Knapp anderthalb Millionen Besucher haben im Juni vergangenen Jahres in Rüsselsheim den Hessentag gefeiert. Ob bei Konzerten, Sportveranstaltungen oder dem großen Umzug zum Schluss: In der Stadt herrschte Ausnahmezustand. Das Landesfest, das zehn Tage dauert, soll sich in den gastgebenden Kommunen angesichts der im Vorfeld getätigten Investitionen auch noch in zehn Jahren positiv bemerkbar machen. In Rüsselsheim könnte das allerdings auch im negativen Sinn der Fall sein. Denn wie die Pressestelle im Rathaus am Donnerstag mitteilte, hinterlässt das Fest ein Defizit von 4,6 Millionen Euro.
Zwar wird wegen der angesichts des Terrors in Europa erhöhten Kosten für die Sicherheit erwartet, dass das Land noch 900 000 Euro erstattet, doch einen Millionen-Minus bleibt so oder so.

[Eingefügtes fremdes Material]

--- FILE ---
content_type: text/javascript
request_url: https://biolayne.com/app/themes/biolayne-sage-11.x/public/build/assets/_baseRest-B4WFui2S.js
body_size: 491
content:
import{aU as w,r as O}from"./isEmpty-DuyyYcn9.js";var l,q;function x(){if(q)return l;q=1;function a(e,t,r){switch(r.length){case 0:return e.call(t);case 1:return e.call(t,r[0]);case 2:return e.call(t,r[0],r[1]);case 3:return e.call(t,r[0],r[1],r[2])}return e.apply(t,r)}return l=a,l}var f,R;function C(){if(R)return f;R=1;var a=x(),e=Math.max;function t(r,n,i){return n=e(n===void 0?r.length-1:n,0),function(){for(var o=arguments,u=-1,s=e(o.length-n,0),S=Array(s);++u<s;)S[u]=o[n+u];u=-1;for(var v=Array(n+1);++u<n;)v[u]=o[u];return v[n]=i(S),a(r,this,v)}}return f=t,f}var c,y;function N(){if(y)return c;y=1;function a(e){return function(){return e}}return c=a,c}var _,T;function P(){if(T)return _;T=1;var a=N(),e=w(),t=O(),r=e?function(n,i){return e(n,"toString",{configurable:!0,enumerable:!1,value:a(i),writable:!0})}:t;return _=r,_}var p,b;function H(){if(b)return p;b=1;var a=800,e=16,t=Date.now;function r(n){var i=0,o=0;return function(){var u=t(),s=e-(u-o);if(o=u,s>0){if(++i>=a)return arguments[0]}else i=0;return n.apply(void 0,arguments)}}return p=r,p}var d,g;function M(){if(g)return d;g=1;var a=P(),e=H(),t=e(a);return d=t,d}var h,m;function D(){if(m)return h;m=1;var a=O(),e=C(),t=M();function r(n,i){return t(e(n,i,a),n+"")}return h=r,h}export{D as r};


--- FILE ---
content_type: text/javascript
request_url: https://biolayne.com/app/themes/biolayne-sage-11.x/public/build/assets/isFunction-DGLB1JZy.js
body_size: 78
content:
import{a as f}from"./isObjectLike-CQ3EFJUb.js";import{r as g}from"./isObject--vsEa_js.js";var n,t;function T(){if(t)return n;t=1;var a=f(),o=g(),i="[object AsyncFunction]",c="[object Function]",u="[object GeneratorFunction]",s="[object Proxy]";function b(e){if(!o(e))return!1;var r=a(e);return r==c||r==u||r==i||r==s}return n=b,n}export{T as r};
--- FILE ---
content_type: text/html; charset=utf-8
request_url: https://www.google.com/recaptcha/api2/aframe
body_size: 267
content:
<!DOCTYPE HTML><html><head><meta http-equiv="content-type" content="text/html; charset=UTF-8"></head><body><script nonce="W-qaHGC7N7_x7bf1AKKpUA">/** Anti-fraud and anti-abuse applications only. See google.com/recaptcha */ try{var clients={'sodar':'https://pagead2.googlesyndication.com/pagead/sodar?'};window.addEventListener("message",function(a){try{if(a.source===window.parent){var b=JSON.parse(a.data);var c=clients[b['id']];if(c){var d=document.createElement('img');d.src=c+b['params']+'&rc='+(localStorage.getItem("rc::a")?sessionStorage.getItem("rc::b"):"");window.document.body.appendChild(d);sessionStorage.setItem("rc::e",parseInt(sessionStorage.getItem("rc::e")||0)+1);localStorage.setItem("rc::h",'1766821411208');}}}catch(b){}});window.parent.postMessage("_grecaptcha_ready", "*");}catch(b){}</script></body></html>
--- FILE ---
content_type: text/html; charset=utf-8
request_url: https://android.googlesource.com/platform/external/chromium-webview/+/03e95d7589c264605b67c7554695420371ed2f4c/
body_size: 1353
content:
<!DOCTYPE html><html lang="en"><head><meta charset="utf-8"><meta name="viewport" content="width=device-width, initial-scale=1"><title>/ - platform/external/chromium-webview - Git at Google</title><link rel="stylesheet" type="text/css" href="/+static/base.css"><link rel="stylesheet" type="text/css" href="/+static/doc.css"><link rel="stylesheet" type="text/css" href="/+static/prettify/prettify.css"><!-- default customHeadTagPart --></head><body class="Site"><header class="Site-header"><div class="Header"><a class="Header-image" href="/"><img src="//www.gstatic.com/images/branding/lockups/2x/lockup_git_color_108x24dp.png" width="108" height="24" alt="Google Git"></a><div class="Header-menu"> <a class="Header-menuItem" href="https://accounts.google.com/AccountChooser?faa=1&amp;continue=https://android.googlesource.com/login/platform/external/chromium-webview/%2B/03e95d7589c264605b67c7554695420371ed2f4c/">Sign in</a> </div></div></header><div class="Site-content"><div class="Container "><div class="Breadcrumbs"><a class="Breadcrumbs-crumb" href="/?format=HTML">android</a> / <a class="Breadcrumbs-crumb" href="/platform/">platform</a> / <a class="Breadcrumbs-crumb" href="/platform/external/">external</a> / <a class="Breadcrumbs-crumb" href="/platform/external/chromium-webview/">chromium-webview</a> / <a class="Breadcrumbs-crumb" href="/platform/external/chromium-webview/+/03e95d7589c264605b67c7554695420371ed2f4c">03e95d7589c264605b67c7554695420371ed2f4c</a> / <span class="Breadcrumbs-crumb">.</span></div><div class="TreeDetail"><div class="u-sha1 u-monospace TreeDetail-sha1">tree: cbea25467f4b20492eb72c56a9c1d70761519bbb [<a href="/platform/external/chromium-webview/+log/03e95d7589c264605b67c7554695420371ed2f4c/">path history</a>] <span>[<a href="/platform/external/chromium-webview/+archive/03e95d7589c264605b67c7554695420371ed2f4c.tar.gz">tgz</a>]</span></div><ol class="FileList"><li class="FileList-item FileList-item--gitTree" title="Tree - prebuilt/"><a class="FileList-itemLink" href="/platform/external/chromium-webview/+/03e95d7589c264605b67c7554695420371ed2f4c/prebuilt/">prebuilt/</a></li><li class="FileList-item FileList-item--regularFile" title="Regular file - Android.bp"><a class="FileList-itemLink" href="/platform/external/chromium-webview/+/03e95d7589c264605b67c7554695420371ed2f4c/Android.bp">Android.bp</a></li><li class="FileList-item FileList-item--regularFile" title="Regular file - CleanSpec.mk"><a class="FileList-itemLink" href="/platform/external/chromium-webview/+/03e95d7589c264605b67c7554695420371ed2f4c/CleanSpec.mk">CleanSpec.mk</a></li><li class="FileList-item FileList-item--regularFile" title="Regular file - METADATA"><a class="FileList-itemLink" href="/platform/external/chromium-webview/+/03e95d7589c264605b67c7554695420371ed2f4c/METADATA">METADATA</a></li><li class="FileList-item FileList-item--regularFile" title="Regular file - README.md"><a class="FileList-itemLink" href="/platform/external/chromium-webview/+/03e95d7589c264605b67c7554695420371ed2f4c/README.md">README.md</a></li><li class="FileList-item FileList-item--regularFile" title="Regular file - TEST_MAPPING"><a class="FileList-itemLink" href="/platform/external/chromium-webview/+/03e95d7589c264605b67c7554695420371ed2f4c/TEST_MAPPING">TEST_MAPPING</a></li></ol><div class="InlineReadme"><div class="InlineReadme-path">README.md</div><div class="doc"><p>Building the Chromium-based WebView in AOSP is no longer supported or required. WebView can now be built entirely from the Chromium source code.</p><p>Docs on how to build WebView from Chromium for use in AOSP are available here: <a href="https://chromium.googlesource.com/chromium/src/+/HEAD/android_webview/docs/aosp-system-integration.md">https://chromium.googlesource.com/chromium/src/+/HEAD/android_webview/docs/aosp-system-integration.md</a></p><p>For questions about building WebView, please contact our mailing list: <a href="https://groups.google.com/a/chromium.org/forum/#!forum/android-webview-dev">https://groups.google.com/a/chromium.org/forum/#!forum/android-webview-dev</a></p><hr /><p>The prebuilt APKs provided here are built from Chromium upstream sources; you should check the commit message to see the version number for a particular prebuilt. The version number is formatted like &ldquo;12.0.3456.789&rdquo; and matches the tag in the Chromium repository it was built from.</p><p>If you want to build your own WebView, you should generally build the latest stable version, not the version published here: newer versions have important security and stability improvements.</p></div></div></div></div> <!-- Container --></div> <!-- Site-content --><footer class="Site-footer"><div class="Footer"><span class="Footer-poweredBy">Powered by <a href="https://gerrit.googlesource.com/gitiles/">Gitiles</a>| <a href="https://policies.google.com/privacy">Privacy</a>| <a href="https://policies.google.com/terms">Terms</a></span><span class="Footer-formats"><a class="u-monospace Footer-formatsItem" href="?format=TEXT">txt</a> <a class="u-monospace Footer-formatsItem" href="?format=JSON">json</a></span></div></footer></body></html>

Neben den Sicherheitskosten dürften dabei die schleppenden Ticketverkäufe bei den Konzerten eine Rolle spielen.
Die Stadtverordneten sollen jetzt eine tabellarische Übersicht zum Defizit bekommen. Eine umfassende Vorlage, die derzeit zur vorläufigen Endabrechnung erarbeitet werde, will der Magistrat ihnen nach den Herbstferien vorlegen.
In der Rüsselsheimer CDU ist man über das Vorgehen des Magistrats „sehr verwundert". Den Stadtverordneten hätten am Donnerstag keine Informationen zur vorläufigen Endabrechnung vorgelegen. Dabei habe der Magistrat zuletzt am Dienstagvormittag getagt. „Die jetzt veröffentlichte Information zum Defizit des Hessentages hätte der Oberbürgermeister demnach am Dienstag im Haupt- und Finanzausschuss bekanntgeben können", ärgert sich Parteichef Thorsten Weber. Dieses Gremium mit einer Presseerklärung zu übergehen, mit dem Hinweis, es gebe in der nächsten Sitzungsrunde eine Vorlage mit Zahlen, sei „schlicht unredlich".
Mit der vorläufigen Endabrechnung des Hessentags hat der Magistrat auch über die Endabrechnung des Kunstpfads am Mainvorland beraten.
Abdullah Sert (FDP) verweist wie Weber darauf, dass Mehrkosten vom damaligen Oberbürgermeister aufgrund erhöhter Sicherheitsanforderungen bereits angekündigt worden seien - ebenso wie eine mögliche Beteiligung des Landes an diesen.
Für die WsR Fraktion ist bei der Abrechnung die Berechnung der für den Hessentag eingesetzten Personalstunden von „ganz erheblicher Bedeutung", wie Fraktionschef Joachim Walczuch mitteilt.
Die SPD-Fraktionsvorsitzende Sanaa Boukayeo zeigt sich erschrocken darüber, dass zum schon angekündigten Defizit, sie spricht von 2,7 Millionen Euro, noch mal ein „Batzen" hinzugekommen sei. „Das bestätigt uns in unserer Befürchtung, dass es keinen kostenneutralen Hessentag gibt", äußert sie sich.
Für ihr Pendant bei den Grünen, Maria Schmitz-Henkes, war der Hessentag ein „tolles Fest, dass uns allen gut gefallen hat". Von der „versprochenen Null" sei man allerdings Millionen von Euros entfernt. „Das wird eine Belastung für die Stadt", ist Schmitz-Henkes sicher.
Heinz-Jürgen Krug (Linke / Liste Solidarität) macht deutlich, dass seine Fraktion vom Defizit „auch in dieser Höhe" wenig überrascht ist.
Dass ein Hessentag für die ausrichtende Kommune mit finanziellen Verlusten verbunden ist, bestätigt das Beispiel Korbach. Dort ging der Hessentag in diesem Jahr über die Bühne. Das Minus soll allerdings nur 2,5 Millionen Euro betragen - bis jetzt.